Bei der Firma «Wohnmacher» ist es sogar möglich, aus einem persönlichen Lieblingsbaum ein Möbelstück herstellen zu lassen. Aber Achtung! Es ist nicht erlaubt, einfach so Bäume zu fällen. Ein Förster muss den Baum auswählen und kennzeichnen (Abb. 2). Jeder Baum macht eine Art Winterschlaf: Seine Nährstoffe ziehen sich in das Innere des Stammes und die Wurzeln zurück. Das ist ein guter Moment für das Fällen (Abb. 3). Nach dem Holzen bleibt der Baum noch einige Wochen liegen, bevor er in Bretter zersägt und luftgetrocknet wird (Abb. 4). Erst jetzt findet das Holz den Weg in die Schreinerei.

Ab in die Schreinerei!

Dort liegen überall Bretter zum weiteren Trocknen. Der Holzofen beschleunigt den Prozess. Zwei Jahre dauert das Reduzieren der Feuchtigkeit aber trotzdem (Abb. 5). Dieser Aufwand ist nötig, damit das Holz nicht allzu fest «arbeitet». Nun erhält es von der Fräse seinen Längs- und Breitschnitt (Abb. 6). Eine «gfürchige» Maschine! Herr Andrey erklärt uns aber, dass im Gegensatz zu früher viel weniger Unfälle bei der Arbeit geschehen. Hobeln, Fügen, Verleimen und Grobschleifen sind die nächsten Schritte (Abb. 7 und 8). Uns verwundert, weshalb beispielsweise eine Treppenstufe nicht einfach als Ganzes aus dem Brett geschnitten wird: Sie wird in schmalere Stücke zersägt, um dann wieder mühsam zusammengeleimt zu werden. Auch das hilft, dass sich das Holz weniger verformt oder gar Risse bildet.

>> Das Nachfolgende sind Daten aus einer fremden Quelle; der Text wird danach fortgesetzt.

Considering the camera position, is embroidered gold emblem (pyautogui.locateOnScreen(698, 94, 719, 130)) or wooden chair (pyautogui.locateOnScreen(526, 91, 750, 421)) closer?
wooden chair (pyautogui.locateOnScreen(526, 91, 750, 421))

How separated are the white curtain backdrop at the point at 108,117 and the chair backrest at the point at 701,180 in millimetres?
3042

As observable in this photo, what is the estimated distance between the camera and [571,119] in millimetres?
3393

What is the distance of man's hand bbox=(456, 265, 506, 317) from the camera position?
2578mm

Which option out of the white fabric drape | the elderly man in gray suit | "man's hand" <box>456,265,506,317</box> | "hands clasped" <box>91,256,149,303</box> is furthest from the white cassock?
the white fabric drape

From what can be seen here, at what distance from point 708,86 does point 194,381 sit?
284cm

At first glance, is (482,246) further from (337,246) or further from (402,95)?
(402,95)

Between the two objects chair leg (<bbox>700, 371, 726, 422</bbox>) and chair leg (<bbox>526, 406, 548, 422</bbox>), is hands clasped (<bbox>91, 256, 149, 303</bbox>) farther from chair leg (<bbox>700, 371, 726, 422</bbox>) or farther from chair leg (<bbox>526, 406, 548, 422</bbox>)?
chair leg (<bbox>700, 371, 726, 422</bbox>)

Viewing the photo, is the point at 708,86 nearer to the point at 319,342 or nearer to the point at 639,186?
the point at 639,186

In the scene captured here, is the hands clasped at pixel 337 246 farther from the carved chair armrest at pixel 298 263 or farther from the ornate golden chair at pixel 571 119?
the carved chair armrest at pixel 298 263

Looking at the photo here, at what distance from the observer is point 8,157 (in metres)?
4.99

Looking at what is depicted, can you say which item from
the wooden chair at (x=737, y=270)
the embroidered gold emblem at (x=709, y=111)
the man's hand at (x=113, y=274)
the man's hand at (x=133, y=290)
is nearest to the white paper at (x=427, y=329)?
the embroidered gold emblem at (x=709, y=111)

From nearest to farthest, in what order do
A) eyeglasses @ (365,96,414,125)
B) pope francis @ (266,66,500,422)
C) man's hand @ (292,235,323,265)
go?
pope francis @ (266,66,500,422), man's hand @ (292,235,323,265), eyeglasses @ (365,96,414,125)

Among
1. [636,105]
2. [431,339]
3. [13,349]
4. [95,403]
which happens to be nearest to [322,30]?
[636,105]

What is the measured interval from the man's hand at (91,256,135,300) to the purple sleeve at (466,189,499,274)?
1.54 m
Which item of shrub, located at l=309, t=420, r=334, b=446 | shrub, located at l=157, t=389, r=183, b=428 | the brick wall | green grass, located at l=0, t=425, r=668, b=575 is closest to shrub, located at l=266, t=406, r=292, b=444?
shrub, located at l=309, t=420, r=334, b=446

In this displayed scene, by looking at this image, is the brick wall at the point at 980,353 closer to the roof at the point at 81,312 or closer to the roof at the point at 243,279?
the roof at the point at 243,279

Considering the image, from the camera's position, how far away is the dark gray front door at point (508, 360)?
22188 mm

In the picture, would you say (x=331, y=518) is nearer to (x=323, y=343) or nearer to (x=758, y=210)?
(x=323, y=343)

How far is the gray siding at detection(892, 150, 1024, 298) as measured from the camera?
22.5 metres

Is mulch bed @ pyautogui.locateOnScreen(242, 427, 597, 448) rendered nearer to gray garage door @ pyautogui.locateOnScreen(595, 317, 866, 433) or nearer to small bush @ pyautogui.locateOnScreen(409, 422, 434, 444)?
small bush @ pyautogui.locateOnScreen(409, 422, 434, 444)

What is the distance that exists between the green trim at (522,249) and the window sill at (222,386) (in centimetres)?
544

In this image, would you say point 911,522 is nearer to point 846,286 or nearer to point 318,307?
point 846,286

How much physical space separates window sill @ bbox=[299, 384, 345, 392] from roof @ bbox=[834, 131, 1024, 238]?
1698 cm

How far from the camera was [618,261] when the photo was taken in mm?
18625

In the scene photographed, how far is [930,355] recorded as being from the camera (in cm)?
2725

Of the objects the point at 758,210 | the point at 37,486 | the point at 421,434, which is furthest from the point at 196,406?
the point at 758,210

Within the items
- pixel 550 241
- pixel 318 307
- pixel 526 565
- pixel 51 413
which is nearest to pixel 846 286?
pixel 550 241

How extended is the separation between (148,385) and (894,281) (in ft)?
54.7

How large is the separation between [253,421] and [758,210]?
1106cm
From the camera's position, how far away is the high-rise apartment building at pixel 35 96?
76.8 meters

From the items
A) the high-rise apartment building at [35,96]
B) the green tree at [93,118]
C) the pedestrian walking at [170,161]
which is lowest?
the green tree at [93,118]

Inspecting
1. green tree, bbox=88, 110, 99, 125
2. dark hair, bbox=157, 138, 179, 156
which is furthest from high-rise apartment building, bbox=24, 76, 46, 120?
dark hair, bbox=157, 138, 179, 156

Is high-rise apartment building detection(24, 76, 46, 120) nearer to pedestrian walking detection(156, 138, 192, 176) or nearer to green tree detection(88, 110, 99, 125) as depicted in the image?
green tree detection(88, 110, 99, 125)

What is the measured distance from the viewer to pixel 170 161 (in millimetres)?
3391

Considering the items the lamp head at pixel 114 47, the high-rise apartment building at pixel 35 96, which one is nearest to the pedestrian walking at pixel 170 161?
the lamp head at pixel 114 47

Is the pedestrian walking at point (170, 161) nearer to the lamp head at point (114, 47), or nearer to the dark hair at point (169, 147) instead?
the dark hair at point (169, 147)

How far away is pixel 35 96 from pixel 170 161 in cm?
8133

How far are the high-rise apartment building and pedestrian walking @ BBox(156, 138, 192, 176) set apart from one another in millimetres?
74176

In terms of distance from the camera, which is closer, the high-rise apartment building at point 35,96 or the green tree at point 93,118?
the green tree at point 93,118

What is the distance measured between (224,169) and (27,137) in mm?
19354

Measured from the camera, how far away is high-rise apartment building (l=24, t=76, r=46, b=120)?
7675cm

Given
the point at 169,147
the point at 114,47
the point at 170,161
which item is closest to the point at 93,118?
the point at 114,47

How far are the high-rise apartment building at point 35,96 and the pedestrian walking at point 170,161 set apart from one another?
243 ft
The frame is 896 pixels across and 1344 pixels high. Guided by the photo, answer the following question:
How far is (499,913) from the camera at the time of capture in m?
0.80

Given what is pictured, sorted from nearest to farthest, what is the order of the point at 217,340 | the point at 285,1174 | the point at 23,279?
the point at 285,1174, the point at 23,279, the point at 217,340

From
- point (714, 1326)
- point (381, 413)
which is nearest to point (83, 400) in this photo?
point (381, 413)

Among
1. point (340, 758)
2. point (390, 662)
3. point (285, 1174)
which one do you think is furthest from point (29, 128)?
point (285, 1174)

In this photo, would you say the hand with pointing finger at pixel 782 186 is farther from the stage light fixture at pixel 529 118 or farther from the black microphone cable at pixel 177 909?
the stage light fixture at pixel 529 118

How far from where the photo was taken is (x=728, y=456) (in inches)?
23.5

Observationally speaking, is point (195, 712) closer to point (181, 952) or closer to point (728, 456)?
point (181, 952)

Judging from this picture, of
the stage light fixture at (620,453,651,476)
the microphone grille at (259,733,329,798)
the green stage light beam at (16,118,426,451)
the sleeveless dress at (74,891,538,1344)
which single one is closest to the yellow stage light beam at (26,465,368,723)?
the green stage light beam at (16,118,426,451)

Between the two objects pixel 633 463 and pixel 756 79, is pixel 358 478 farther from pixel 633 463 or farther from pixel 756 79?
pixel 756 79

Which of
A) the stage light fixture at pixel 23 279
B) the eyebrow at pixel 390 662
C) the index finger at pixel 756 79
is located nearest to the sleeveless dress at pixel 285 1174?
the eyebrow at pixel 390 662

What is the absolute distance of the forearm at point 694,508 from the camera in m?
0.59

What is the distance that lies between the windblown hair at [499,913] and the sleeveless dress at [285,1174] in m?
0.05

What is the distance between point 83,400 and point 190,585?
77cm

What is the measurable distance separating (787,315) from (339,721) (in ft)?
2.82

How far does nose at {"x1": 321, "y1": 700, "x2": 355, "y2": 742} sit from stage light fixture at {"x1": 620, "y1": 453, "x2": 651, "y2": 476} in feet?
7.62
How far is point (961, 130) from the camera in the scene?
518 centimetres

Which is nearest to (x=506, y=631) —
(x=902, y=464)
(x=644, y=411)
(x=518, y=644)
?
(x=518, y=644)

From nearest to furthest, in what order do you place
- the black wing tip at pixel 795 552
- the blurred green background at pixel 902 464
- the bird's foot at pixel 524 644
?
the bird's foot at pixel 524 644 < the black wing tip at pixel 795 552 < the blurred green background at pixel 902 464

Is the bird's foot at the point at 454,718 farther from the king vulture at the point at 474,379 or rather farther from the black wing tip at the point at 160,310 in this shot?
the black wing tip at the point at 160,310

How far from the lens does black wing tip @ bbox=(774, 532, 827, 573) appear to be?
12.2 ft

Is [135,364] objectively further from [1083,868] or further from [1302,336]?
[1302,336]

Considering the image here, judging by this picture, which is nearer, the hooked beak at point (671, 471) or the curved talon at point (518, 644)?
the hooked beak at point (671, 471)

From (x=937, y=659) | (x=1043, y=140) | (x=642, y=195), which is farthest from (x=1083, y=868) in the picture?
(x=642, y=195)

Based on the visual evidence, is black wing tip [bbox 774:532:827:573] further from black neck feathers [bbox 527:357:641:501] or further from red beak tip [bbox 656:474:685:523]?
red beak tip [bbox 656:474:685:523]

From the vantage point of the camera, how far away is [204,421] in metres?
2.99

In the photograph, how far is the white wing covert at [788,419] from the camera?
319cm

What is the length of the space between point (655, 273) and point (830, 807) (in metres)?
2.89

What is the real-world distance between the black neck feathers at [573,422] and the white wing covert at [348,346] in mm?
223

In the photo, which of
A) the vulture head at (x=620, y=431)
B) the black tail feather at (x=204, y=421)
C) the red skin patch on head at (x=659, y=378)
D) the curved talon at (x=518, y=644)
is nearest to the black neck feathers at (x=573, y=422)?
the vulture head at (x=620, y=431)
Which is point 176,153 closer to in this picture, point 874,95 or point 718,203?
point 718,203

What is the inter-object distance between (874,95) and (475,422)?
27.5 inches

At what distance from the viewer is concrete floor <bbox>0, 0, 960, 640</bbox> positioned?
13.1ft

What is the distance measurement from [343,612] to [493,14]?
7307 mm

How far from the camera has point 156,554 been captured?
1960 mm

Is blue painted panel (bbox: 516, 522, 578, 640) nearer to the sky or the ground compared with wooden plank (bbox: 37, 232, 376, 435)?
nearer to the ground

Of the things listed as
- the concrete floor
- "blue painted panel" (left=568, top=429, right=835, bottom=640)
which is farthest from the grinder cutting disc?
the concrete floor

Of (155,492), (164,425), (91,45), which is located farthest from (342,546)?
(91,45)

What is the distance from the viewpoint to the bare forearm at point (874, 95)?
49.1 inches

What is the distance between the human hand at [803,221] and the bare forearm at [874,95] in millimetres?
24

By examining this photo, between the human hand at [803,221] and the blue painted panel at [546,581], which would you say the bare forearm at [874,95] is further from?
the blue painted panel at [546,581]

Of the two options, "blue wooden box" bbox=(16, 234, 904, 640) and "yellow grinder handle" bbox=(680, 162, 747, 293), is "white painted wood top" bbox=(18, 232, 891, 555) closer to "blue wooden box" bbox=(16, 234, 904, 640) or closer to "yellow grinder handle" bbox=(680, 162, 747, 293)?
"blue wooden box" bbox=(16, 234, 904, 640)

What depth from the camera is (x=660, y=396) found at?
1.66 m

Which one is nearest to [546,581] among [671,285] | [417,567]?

Das Fräsen, Feinschleifen und Bohren übernimmt heutzutage teilweise eine computergesteuerte Maschine (CNC). Beim Zusammenbauen ist aber wieder Mannes- und auch immer mehr Frauenkraft gefragt (Abb. 10). Das Verputzen, Ölen und/oder Lackieren (Abb. 11) bildet den letzten Schritt zum lang ersehnten Endprodukt.

«Nun erhält das Holz von der Fräse seinen Längs- und Breitschnitt. Eine ‹gfürchige› Maschine!»

Ein «Herzensstück»

Der besondere Tisch

Die Wünsche eines Kunden genau zu erkennen ist das grosse Ziel von Patrik Andrey und seinem Team. Es gab vor langer Zeit einen Architekten, der sein eigenes Haus bauen wollte. Aber ausgerechnet an dieser Stelle stand ein wunderschöner Kirschbaum, und er brachte es kaum übers Herz, ihn zu fällen. Da kam dem Schreiner die Idee: Er schlug vor, aus dem Kirschbaum einen Tisch zu machen. Der Kunde hatte grosse Freude – sicher auch Vorfreude, wenn wir bedenken, dass das Holz alleine zwei Jahre trocknen muss. Heute steht der Tisch exakt dort, wo früher der Kirschbaum war.5.